Although it is the user's responsibility to  evaluate the correctness and
validity of the data, the `ECOTOXr` package provides some tools to make the
cleanup process easier. This vignette presents important aspects for cleaning:

  * [units](#sanitising-units)
  * [numeric data](#sanitising-numerics)
  * [dates](#sanitising-dates)

In general there are two types of sanitising functions; those named
`as_..._ecotox()` and those starting with `process_ecotox_...s()`. Where
'`...`' is the data type being sanitised (e.g. `unit`, `numeric`, or `date`).
The first function type ('as') handles vectors of `character`s.

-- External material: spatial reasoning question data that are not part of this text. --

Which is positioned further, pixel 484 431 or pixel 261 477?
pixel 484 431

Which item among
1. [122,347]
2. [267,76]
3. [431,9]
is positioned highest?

The second
function type ('process'), handles `data.frame`s, where relevant columns are
automatically detected and processed with the 'as' type functions.

Note that the sanitation routines are subject to development, so they may change.
For reproducible results you should therefore always report the version of
`ECOTOXr` you are using (`cite_ecotox()`).

## Sanitising units

Quantity units are vital for the interpretation of measurements. The ECOTOX database
contains units as reported by its source publication. As a result, the units are often
not stored consistently and are not standardised. The `ECOTOXr` package implements
a function that sanitises the unit text fields and then parses them with the
[units package](https://r-quantities.github.io/units/). This package provides
instruments to convert units using the
[UNIDATA udunits library](https://www.unidata.ucar.edu/software/udunits/).

The advantage of using the `units` package is that it provides a mechanism
to apply arithmetic manipulations of data and conversion between compatible
units. Or as the documentation of the package puts it:
"*When used in expression, it automatically converts units, and simplifies units of
results when possible; in case of incompatible units, errors are raised*"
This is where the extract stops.